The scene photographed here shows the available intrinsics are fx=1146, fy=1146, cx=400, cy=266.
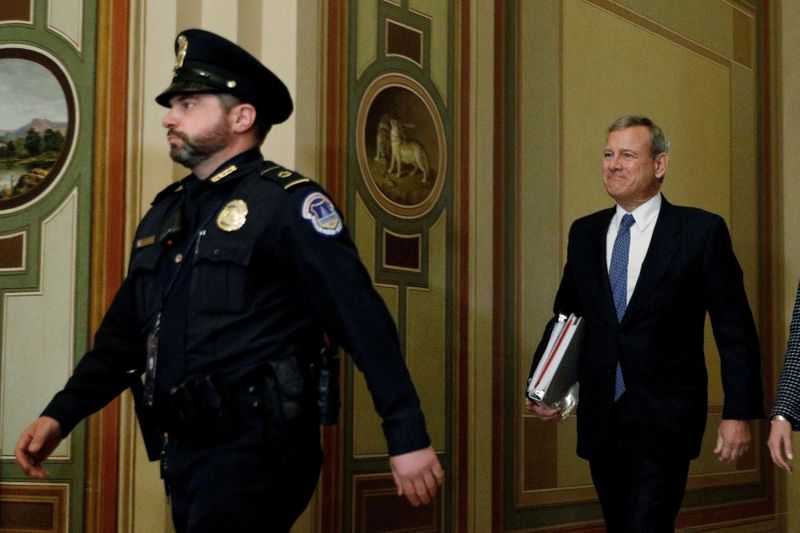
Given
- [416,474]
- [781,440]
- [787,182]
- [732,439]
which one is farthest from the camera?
[787,182]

....

== AIM ==
Please reproduce every row above word for word, leaving out the pictures.

== FULL SOLUTION ==
The scene photographed here shows the available intrinsics are fx=1146, fy=1146, cx=400, cy=266.
Given
- [416,474]
- [781,440]
- [787,182]
- [732,439]
which one is farthest from the camera?
[787,182]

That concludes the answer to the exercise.